Visual Riddles: a Commonsense and World Knowledge Challenge for Large Vision and Language Models (2407.19474v2)

Published 28 Jul 2024 in cs.CV and cs.CL

Abstract: Imagine observing someone scratching their arm; to understand why, additional context would be necessary. However, spotting a mosquito nearby would immediately offer a likely explanation for the person's discomfort, thereby alleviating the need for further information. This example illustrates how subtle visual cues can challenge our cognitive skills and demonstrates the complexity of interpreting visual scenarios. To study these skills, we present Visual Riddles, a benchmark aimed to test vision and LLMs on visual riddles requiring commonsense and world knowledge. The benchmark comprises 400 visual riddles, each featuring a unique image created by a variety of text-to-image models, question, ground-truth answer, textual hint, and attribution.

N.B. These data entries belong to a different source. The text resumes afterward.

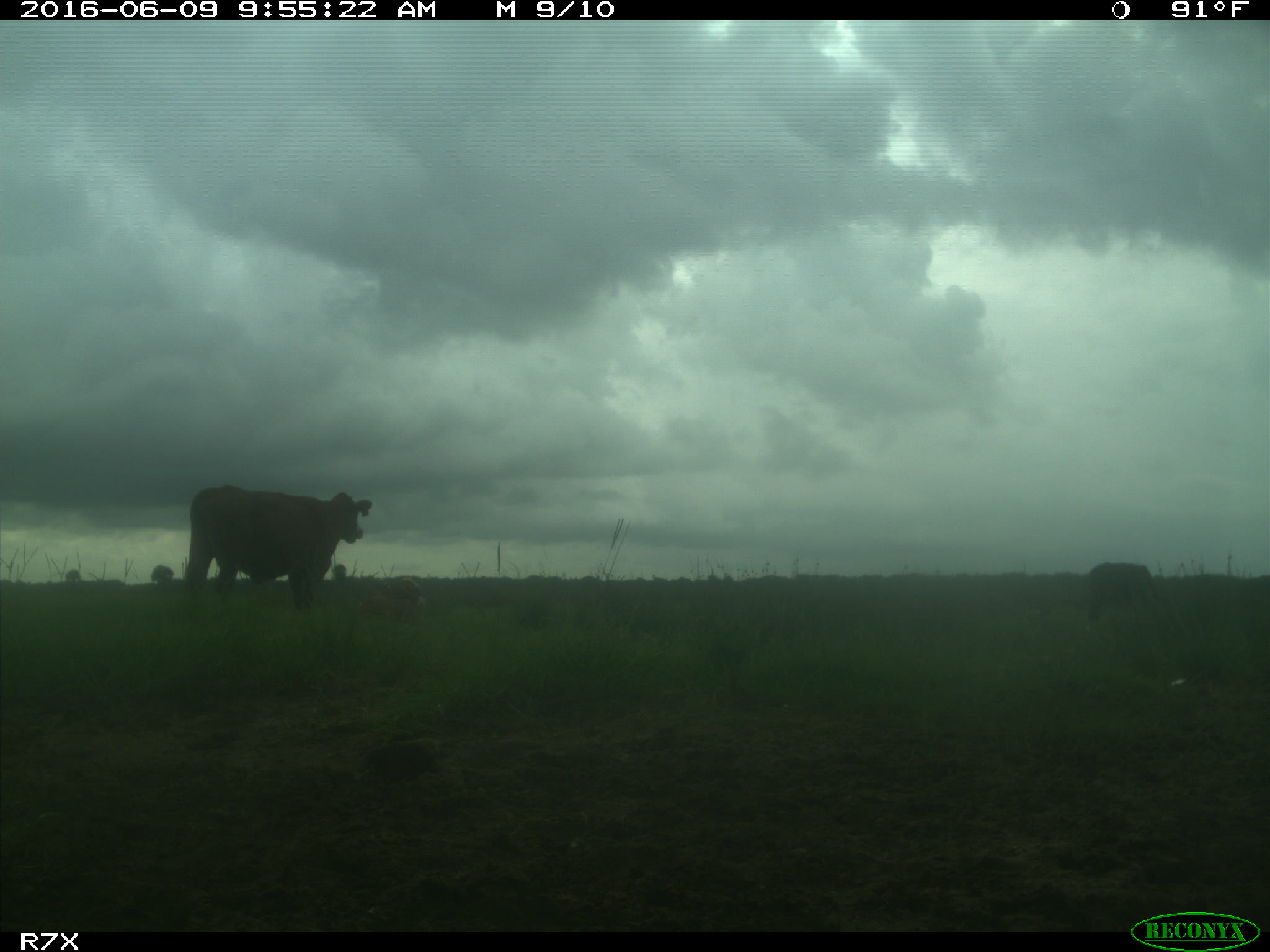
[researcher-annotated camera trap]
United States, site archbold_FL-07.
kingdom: Animalia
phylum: Chordata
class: Mammalia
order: Artiodactyla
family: Bovidae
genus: Bos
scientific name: Bos taurus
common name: domestic cow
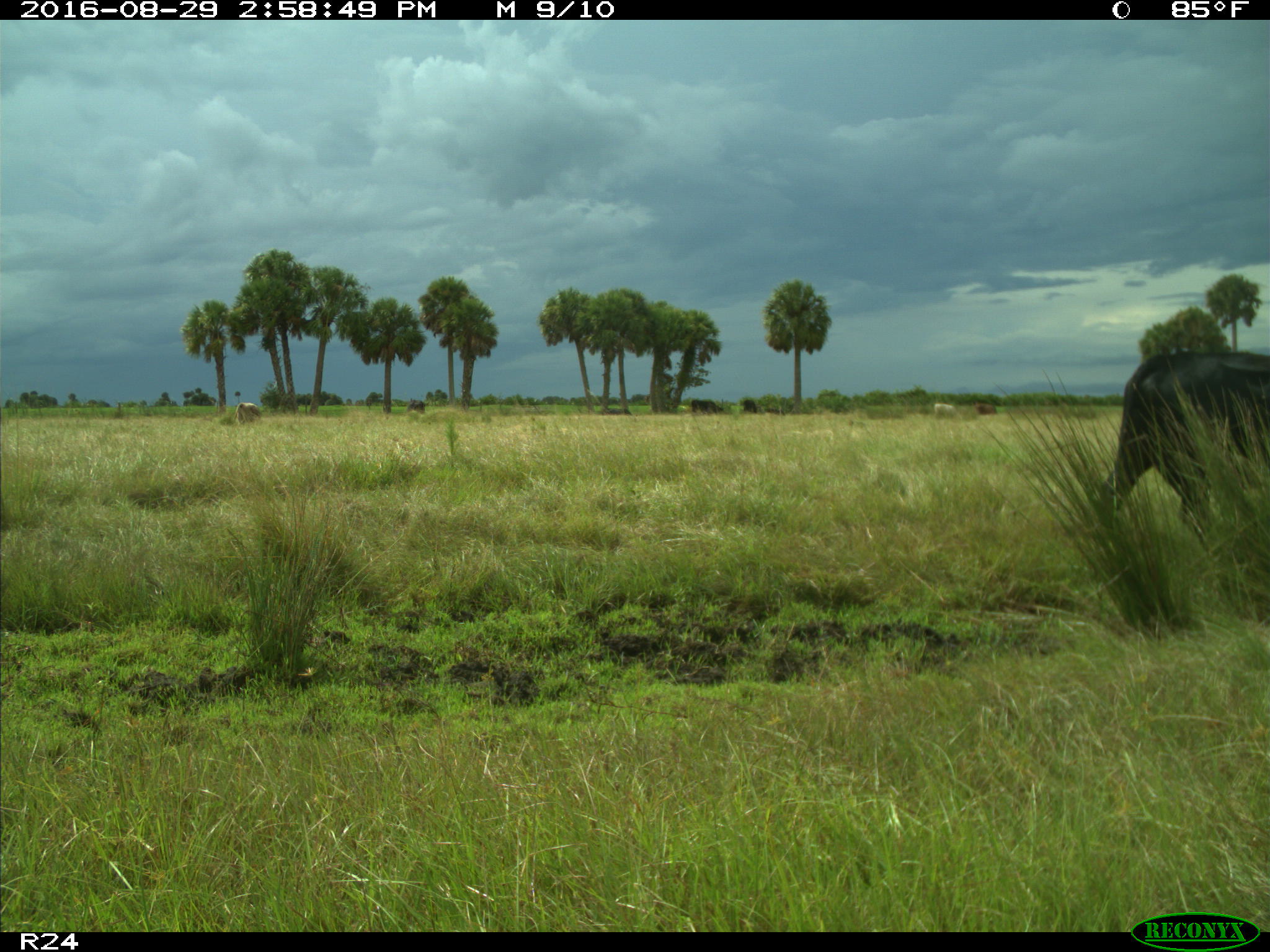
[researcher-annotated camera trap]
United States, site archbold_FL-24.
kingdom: Animalia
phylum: Chordata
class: Mammalia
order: Artiodactyla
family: Bovidae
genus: Bos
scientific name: Bos taurus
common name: domestic cow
Bos taurus (domestic cow).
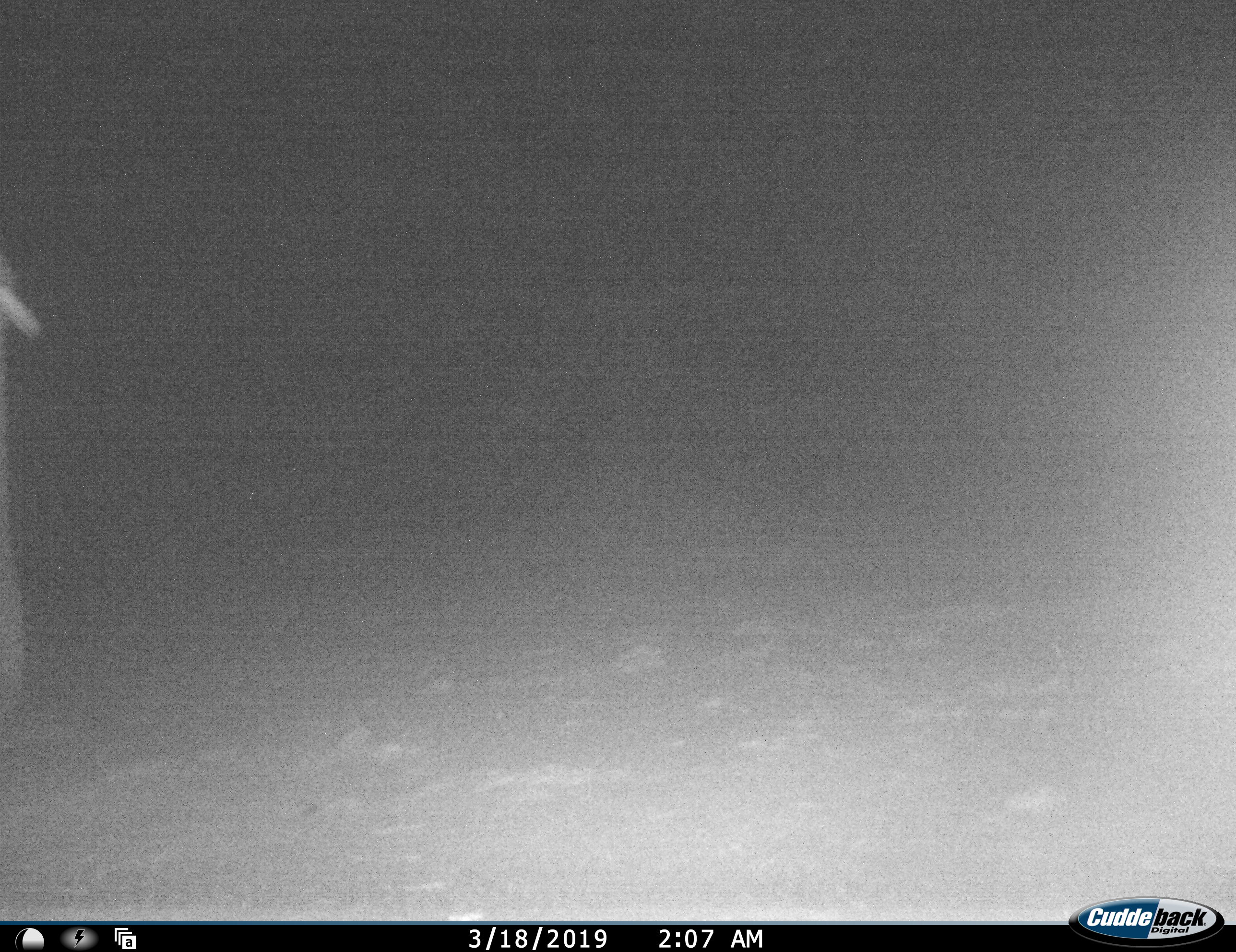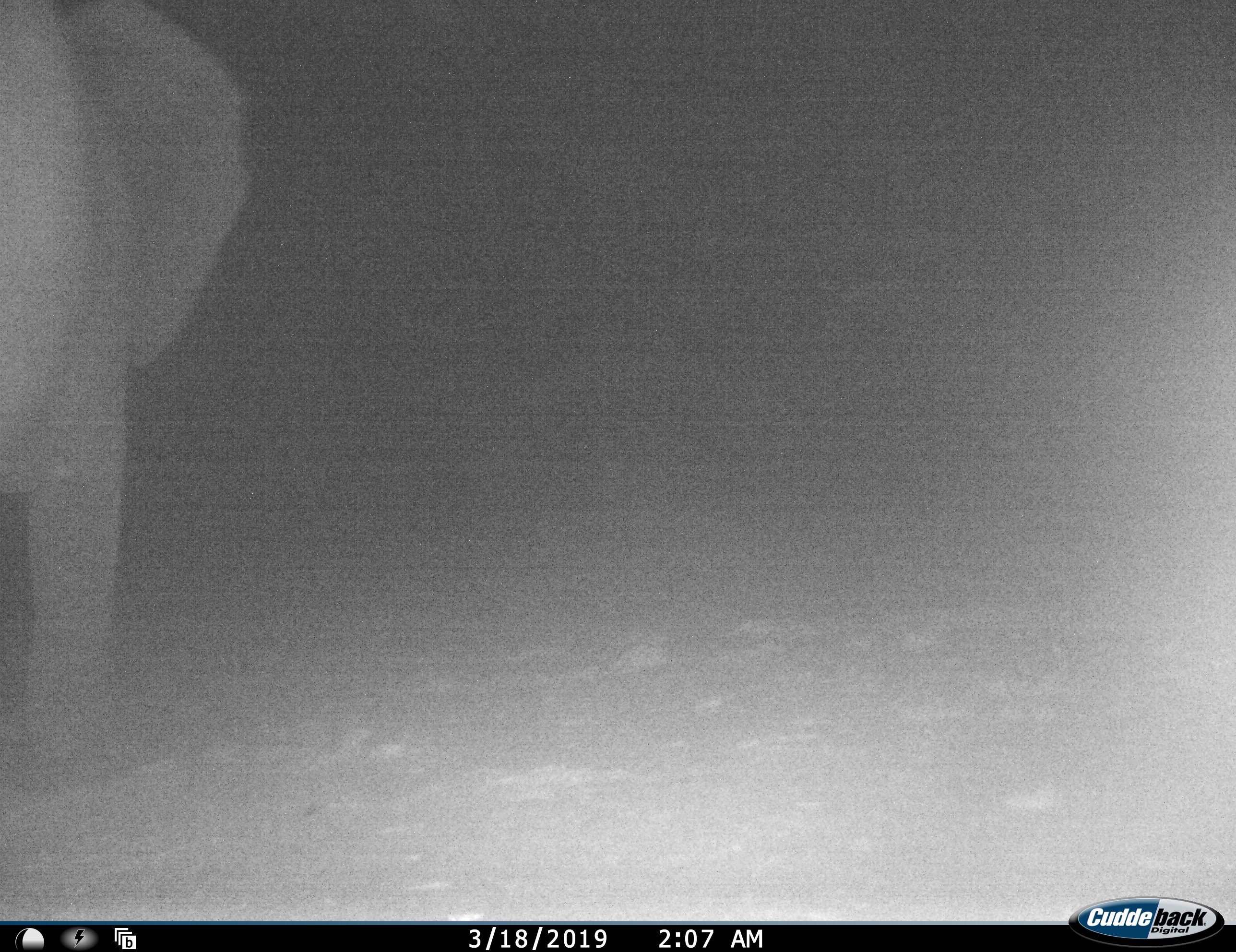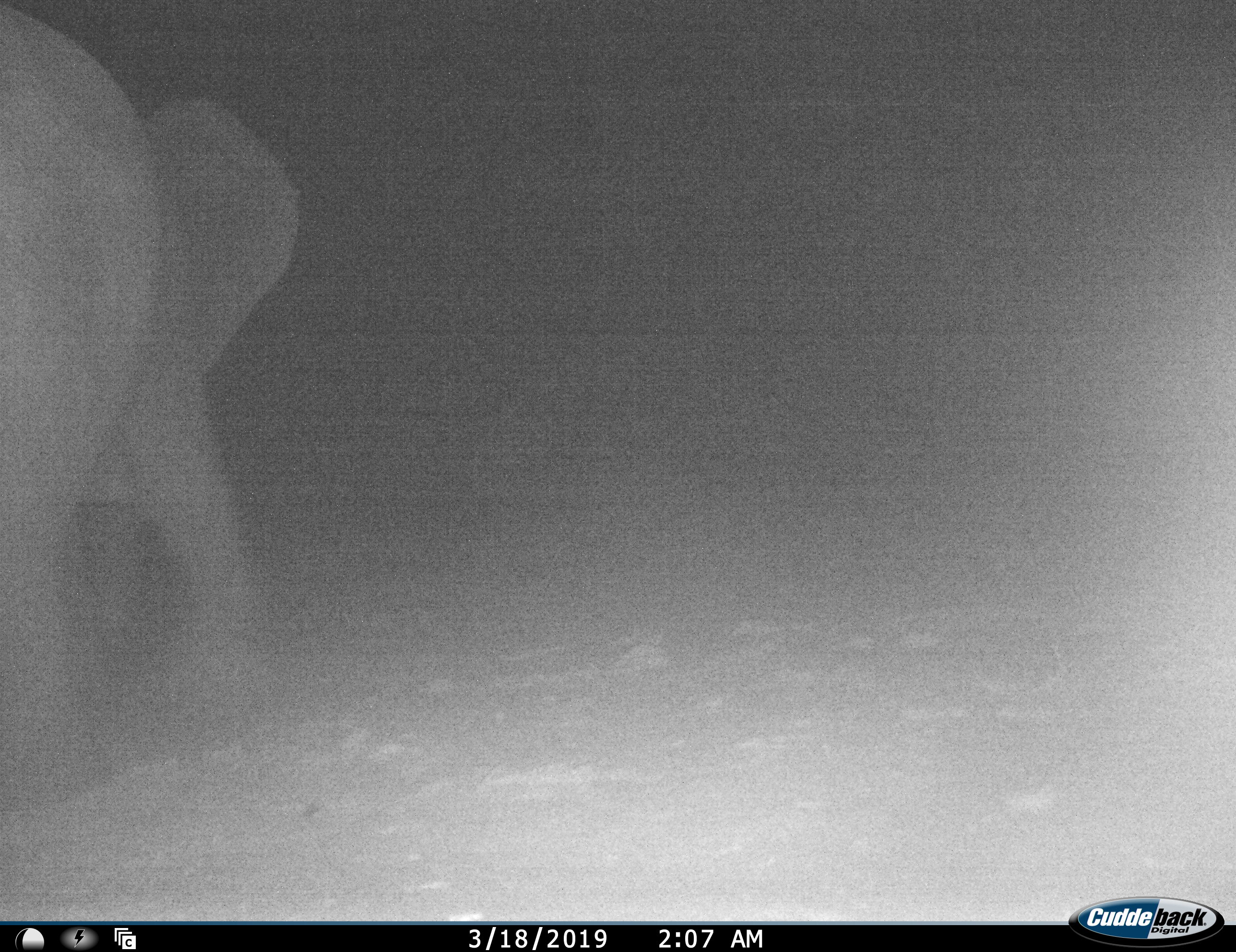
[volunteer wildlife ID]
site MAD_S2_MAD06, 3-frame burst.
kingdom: Animalia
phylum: Chordata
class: Mammalia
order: Proboscidea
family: Elephantidae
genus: Loxodonta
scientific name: Loxodonta africana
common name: african bush elephant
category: elephant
Elephant (african bush elephant) (Loxodonta africana), count 1. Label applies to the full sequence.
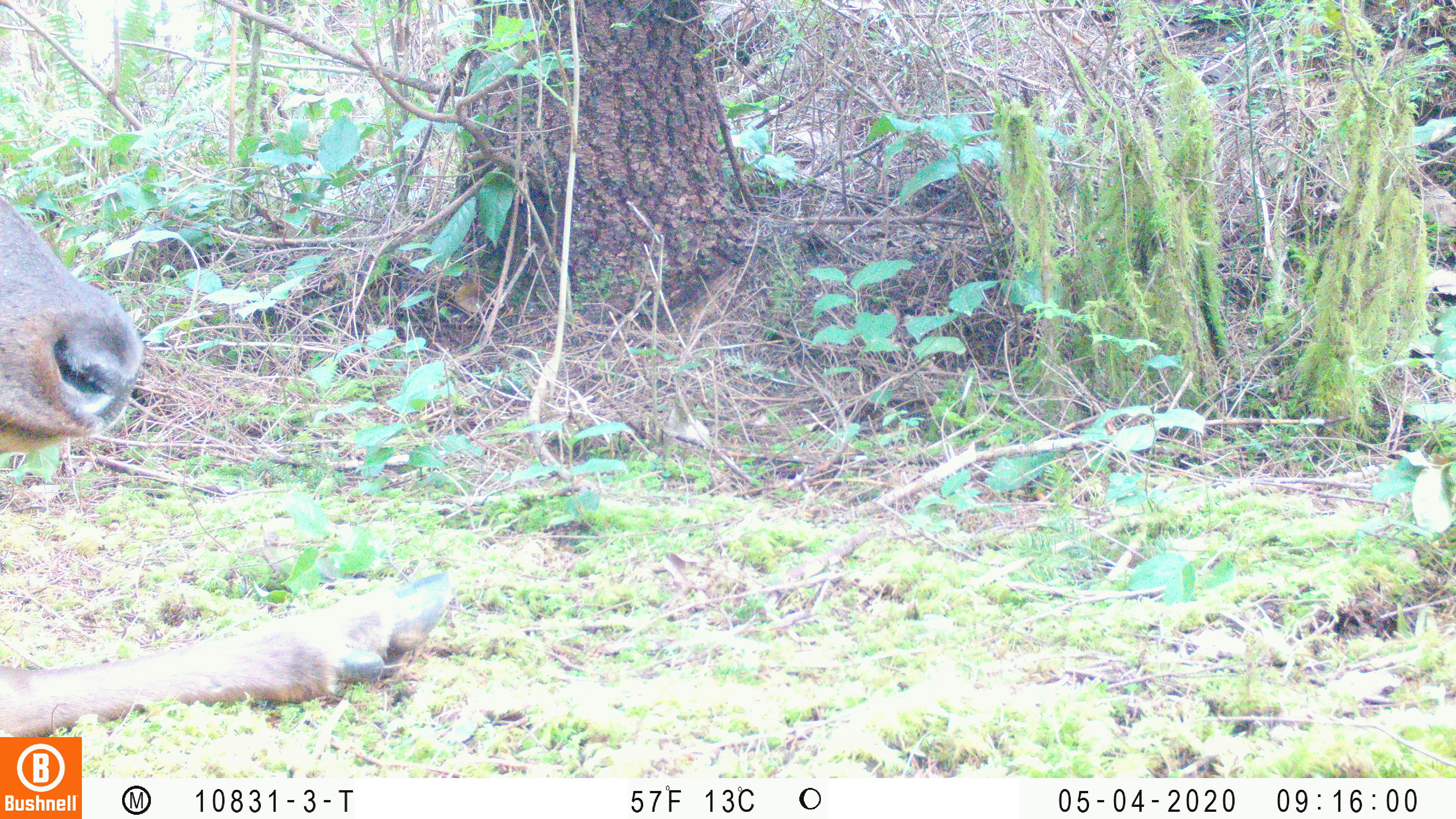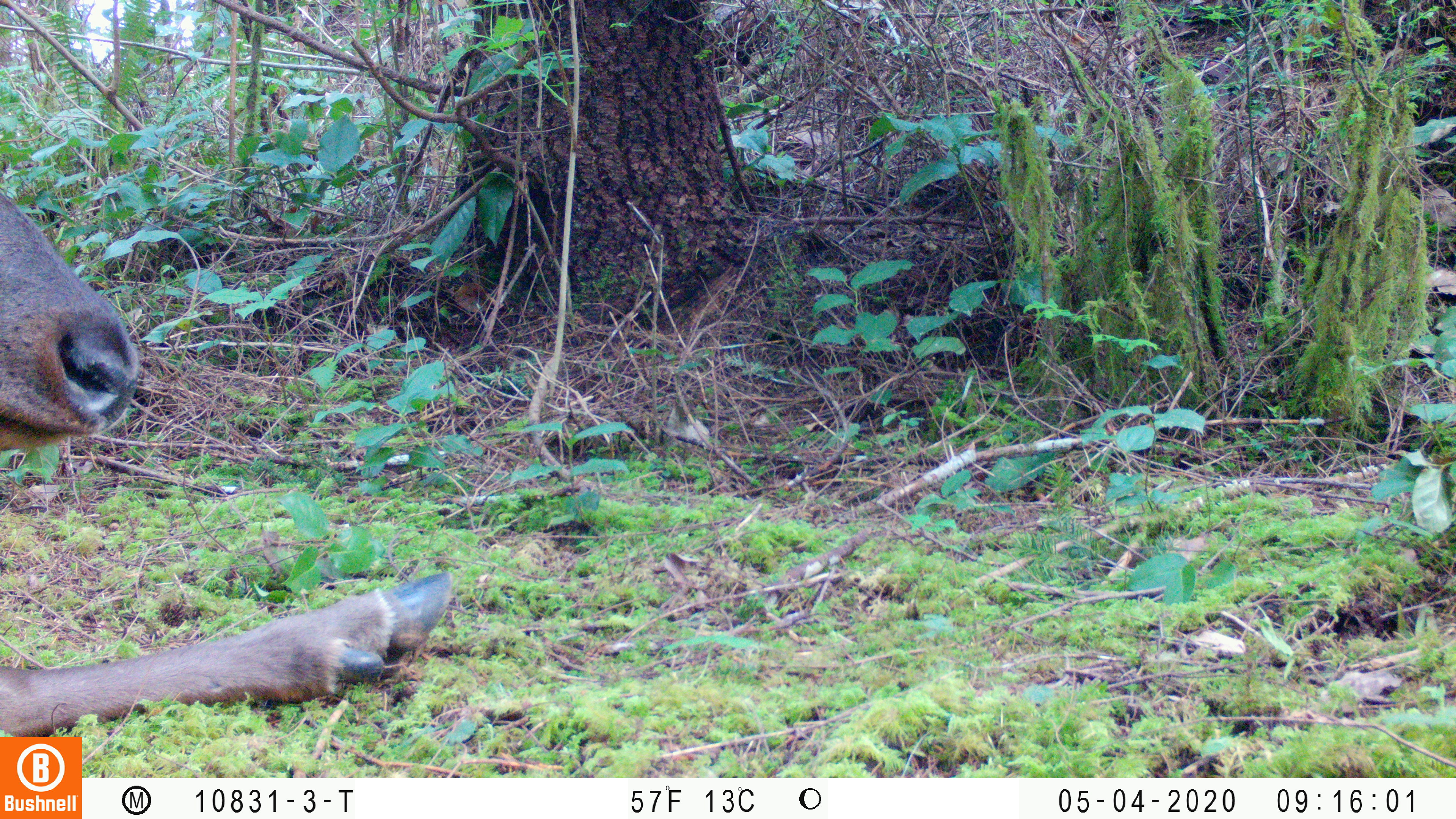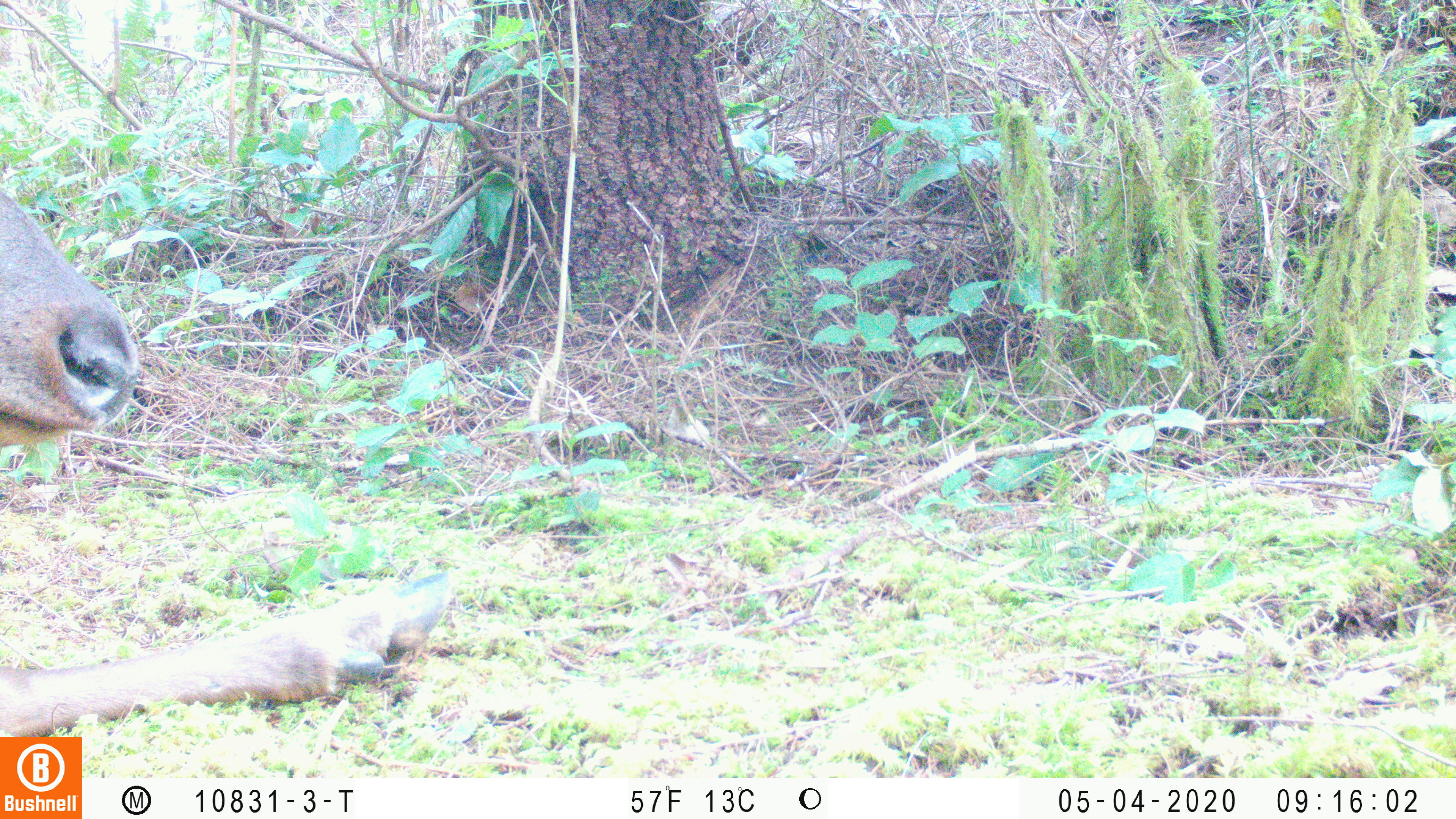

Human evaluation reveals that existing models lag significantly behind human performance, which is at 82% accuracy, with Gemini-Pro-1.5 leading with 40% accuracy. Our benchmark comes with automatic evaluation tasks to make assessment scalable. These findings underscore the potential of Visual Riddles as a valuable resource for enhancing vision and LLMs' capabilities in interpreting complex visual scenarios.

PDF HTML Abstract

Visual Riddles: A Commonsense and World Knowledge Challenge for Large Vision and LLMs

The paper "Visual Riddles: a Commonsense and World Knowledge Challenge for Large Vision and LLMs" introduces a comprehensive benchmark designed to evaluate the interpretative and reasoning capabilities of vision and LLMs (VLMs). The core of this benchmark, referred to as Visual Riddles, comprises 400 visual riddles that combine synthetic images with intricate questions requiring substantial commonsense and world knowledge.

Core Contributions and Methodology

The Visual Riddles benchmark represents a departure from existing benchmarks in the field by generating unique images using diverse text-to-image models rather than relying on pre-existing datasets. This design choice allows for greater creativity and a broader spectrum of everyday scenarios, subsequently posing a more significant challenge to VLMs.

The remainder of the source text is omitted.